I took Chris Pratley’s suggestion and played with OneNote’s Publish features, using as a sample last Thursday evening’s fern discovery expedition. Publish worked great, saving the page in MHTML (a multi-part HTML package with embedded images). OneNote preserved the layout nicely, which is pretty impressive given HTML’s limitations as a document layout format.
However, MSN Groups serves up the resulting .mht poorly - IE doesn’t seem to recognize the format and display the results correctly. (I have no idea if other browsers even support this format.) You can right-click and download the file to your local machine and browse it just fine, but that’s rather inconvenient and raises security suspicions.
The MTHML can be converted to plain old HTML fairly easily in IE by selecting File/Save As…/Web Page Complete. The resulting multiple files require a bit more work to upload to MSN Groups, but the results actually work (always a good thing.) Would be nice to have a direct Save As…/Web Page Complete or equivalent in the next version of OneNote.
[Update 14 June: Well, that didn't work as well as I thought. The simplest "My Documents" option on MSN Groups isn't publicly viewable. Creating a new group with public permissions still required an MSN account to view - unacceptable for my purposes. When I moved the files back to my own ISP account, and updated the links in my blogs, I found the Save as/Web Page Complete didn't preserve relative locations, and mangled the names to make direct access through a browser impossible. Had to do some hand-editing. Looks like I have to up the priority of my request that OneNote export clean HTML directly.]
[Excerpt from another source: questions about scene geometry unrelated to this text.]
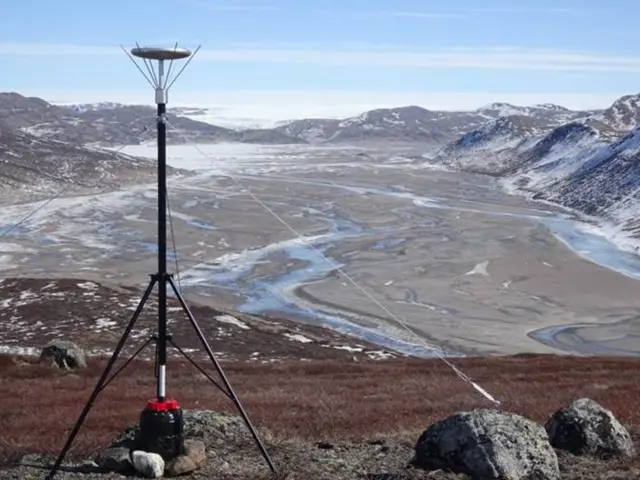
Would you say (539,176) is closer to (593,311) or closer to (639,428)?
(593,311)

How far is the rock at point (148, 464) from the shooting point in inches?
347

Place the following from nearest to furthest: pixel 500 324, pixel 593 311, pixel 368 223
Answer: pixel 500 324 → pixel 593 311 → pixel 368 223

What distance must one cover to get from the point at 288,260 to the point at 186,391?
3721cm

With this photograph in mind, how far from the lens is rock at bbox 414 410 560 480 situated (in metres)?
8.52

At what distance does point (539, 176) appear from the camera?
5017 inches

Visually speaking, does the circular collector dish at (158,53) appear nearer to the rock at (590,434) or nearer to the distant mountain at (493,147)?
the rock at (590,434)

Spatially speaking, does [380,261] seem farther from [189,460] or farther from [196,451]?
[189,460]

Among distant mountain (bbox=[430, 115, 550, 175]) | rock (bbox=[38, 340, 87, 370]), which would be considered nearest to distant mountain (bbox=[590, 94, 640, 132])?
distant mountain (bbox=[430, 115, 550, 175])

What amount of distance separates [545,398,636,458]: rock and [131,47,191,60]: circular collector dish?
5675mm

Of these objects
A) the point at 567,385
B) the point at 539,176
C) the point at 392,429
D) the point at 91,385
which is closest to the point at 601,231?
the point at 539,176

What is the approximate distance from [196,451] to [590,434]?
4251 millimetres

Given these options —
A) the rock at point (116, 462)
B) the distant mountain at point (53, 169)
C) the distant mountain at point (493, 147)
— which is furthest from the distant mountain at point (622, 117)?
the rock at point (116, 462)

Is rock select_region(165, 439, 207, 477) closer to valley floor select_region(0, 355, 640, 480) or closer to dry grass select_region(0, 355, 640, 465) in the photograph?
valley floor select_region(0, 355, 640, 480)

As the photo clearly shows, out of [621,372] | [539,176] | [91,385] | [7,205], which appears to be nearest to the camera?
[91,385]
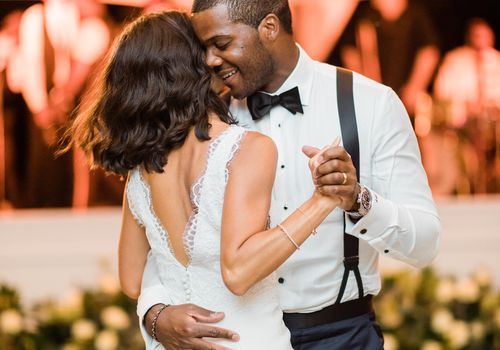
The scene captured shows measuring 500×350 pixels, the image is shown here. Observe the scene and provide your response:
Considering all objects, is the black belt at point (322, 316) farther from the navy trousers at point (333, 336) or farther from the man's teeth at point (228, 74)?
the man's teeth at point (228, 74)

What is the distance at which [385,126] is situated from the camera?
9.53ft

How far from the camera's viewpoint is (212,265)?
8.41 ft

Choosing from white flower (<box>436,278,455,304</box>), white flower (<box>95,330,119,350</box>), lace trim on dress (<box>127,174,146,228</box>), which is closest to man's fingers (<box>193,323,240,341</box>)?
lace trim on dress (<box>127,174,146,228</box>)

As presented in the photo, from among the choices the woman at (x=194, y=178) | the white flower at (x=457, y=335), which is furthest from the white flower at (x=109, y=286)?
the woman at (x=194, y=178)

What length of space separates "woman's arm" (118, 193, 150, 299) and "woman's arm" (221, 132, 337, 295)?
510 millimetres

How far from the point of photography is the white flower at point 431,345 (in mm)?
4410

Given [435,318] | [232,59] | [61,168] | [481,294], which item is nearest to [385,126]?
[232,59]

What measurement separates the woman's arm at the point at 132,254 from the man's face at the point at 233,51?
476 millimetres

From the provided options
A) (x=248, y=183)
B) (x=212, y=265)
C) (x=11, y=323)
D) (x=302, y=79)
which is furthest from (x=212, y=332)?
(x=11, y=323)

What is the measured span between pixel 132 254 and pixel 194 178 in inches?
18.7

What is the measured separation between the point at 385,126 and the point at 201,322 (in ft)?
2.71

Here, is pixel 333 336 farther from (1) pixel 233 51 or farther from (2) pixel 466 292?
(2) pixel 466 292

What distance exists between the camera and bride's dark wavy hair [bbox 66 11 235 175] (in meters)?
2.55

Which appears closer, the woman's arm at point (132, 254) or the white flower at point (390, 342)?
the woman's arm at point (132, 254)
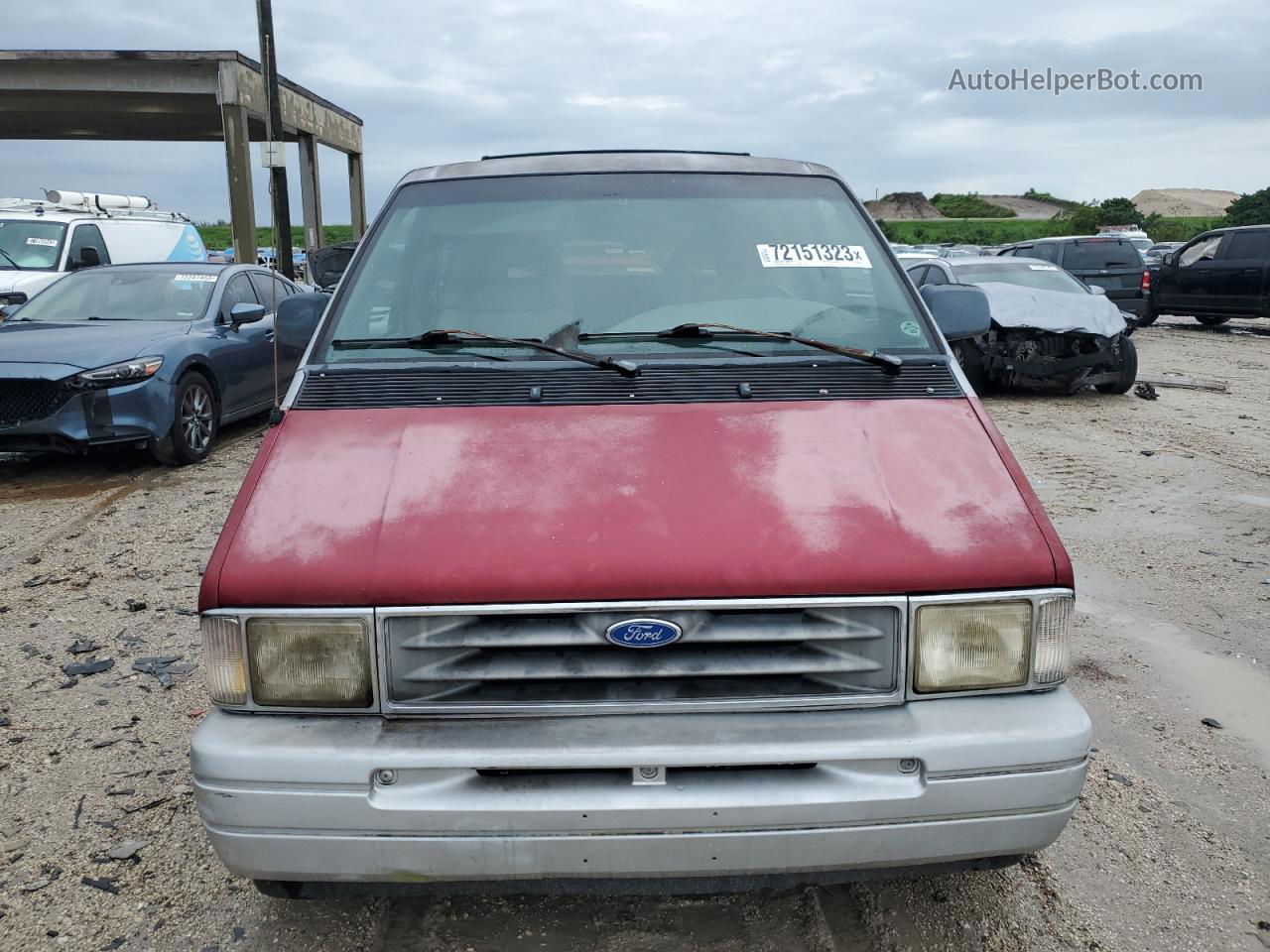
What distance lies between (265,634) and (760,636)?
105 centimetres

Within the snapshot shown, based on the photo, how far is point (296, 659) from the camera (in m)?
2.21

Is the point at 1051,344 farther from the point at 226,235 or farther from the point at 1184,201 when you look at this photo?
the point at 1184,201

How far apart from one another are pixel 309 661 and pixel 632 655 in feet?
Answer: 2.26

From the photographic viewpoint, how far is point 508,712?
2.20 meters

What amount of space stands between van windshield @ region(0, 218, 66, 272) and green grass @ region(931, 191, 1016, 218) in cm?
9308

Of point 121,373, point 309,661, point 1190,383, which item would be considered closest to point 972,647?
point 309,661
My daughter Laine and I went out on the lake tonight for a gentle paddle. Partway through, as we were investigating what I think is a hawk’s nest, we found a type of fern I hadn’t seen in this area before. I brought home a sample to determine it’s type, and was reminded of some nature walks we’d taken together earlier this year.
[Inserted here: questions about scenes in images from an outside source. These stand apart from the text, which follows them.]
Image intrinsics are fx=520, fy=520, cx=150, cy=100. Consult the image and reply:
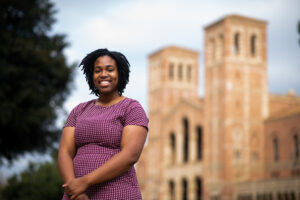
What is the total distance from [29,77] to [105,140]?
13.8 meters

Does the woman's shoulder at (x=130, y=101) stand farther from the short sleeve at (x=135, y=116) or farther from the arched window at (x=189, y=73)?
the arched window at (x=189, y=73)

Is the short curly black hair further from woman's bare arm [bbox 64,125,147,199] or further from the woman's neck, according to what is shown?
woman's bare arm [bbox 64,125,147,199]

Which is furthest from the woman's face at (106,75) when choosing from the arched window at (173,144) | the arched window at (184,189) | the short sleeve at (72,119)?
the arched window at (173,144)

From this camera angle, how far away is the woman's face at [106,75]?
10.1 feet

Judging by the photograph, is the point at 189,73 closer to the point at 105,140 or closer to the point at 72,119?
the point at 72,119

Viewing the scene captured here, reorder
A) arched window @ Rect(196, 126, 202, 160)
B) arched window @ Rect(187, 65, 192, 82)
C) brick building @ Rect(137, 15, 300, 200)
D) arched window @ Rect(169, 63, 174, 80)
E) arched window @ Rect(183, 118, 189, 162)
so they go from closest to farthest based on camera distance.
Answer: brick building @ Rect(137, 15, 300, 200) → arched window @ Rect(196, 126, 202, 160) → arched window @ Rect(183, 118, 189, 162) → arched window @ Rect(169, 63, 174, 80) → arched window @ Rect(187, 65, 192, 82)

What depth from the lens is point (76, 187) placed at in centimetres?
271

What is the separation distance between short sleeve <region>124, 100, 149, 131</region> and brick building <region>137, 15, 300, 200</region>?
30678mm

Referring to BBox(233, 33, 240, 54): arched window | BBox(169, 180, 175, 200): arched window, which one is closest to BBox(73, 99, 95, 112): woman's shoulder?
BBox(233, 33, 240, 54): arched window

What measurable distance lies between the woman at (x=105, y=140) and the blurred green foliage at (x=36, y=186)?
80.7 ft

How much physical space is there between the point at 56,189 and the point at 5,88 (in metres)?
13.5

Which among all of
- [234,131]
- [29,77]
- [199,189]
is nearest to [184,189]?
[199,189]

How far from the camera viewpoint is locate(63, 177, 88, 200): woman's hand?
2.71 metres

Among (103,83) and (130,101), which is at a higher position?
(103,83)
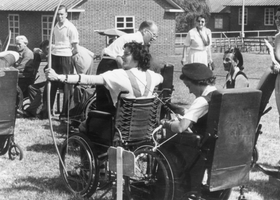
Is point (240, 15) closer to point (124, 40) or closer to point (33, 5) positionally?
point (33, 5)

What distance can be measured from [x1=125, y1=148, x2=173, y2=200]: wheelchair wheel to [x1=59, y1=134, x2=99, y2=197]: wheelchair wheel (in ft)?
1.13

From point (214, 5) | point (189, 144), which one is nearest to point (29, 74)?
point (189, 144)

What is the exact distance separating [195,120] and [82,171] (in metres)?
1.35

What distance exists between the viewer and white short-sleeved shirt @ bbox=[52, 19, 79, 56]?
32.2 ft

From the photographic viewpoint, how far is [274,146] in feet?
26.4

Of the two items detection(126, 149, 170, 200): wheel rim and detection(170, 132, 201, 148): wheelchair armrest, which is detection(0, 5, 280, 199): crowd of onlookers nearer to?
detection(170, 132, 201, 148): wheelchair armrest

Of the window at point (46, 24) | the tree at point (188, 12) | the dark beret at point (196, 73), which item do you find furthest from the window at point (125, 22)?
the dark beret at point (196, 73)

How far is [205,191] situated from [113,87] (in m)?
1.27

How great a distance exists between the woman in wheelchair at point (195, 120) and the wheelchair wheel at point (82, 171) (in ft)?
2.62

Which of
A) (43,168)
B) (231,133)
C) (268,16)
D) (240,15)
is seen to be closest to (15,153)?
(43,168)

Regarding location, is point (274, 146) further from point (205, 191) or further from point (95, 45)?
point (95, 45)

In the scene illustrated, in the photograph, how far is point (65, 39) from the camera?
980 cm

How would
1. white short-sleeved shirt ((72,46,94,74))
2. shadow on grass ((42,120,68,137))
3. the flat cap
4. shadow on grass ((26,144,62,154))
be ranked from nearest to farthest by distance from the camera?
the flat cap
shadow on grass ((26,144,62,154))
shadow on grass ((42,120,68,137))
white short-sleeved shirt ((72,46,94,74))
On those walks we looked for interesting flora, and collected data on our expedition. We took a GPS, a couple of digital cameras, and mapped our journey and the results. But how to organize and display this data once we’d collected it? I’ve been using Microsoft’s OneNote extensively to manage my time and track the various projects I’m involved in - would it prove a convenient digital repository?
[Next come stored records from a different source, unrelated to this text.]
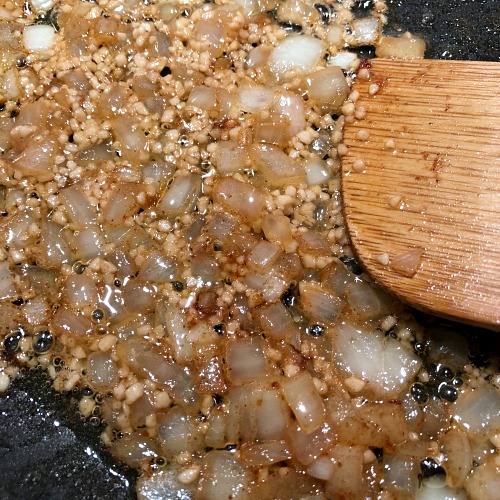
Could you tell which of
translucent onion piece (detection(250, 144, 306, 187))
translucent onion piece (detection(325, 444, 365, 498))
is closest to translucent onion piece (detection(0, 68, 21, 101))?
translucent onion piece (detection(250, 144, 306, 187))

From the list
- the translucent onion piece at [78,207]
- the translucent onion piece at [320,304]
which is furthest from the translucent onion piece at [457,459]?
the translucent onion piece at [78,207]

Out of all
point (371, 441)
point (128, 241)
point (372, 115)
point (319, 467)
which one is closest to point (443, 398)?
point (371, 441)

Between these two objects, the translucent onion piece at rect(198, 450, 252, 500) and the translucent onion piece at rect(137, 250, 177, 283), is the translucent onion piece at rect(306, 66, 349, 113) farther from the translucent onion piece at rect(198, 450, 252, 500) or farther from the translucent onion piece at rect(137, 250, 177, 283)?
the translucent onion piece at rect(198, 450, 252, 500)

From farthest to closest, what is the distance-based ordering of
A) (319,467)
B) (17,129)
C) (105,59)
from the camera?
1. (105,59)
2. (17,129)
3. (319,467)

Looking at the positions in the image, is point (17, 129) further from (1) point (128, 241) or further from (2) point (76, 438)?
(2) point (76, 438)

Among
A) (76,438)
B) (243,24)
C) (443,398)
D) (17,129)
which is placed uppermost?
(243,24)

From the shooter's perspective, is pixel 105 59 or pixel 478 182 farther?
pixel 105 59
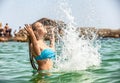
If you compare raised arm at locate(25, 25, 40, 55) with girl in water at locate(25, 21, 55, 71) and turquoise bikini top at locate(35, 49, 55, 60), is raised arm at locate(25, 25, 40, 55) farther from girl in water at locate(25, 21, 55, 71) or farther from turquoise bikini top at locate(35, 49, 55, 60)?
turquoise bikini top at locate(35, 49, 55, 60)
It did marvelously. I based each page off of a map or photo of the samples, and surrounded it with small pictures and text augmenting and explaining the data there. Add some hand-drawn lines over the top (wish I had a tablet for that) and I have a very nice record of our discoveries, in a fashion that highlights the most important data but also allows for supporting details. Here are a couple of samples - a walk down our Secret Trail to where fungus abounded, and a hike with pony down to the local Waterfall, where we collected and identified several types of ferns. (MSN spaces doesn’t seem to allow me to upload such wide and tall screenshots without shrinking them - bummer. I’ve just included a teaser to encourage you to click the links for the full-size JPGs stored elsewhere.)
OneNote packages all the data (maps, images, text, spreadsheets and GPS files) in a single file, without losing resolution (I can size up the photos later to see more detail). This makes it handy to archive, move to other computers, and so forth. All in all, it’s hard to imagine a substantially better digital notebook.
[Updated 6/10: moved screenshots to MSN Groups.]
[Updated 6/14: moved screenshots away from MSN Groups due to access restrictions.]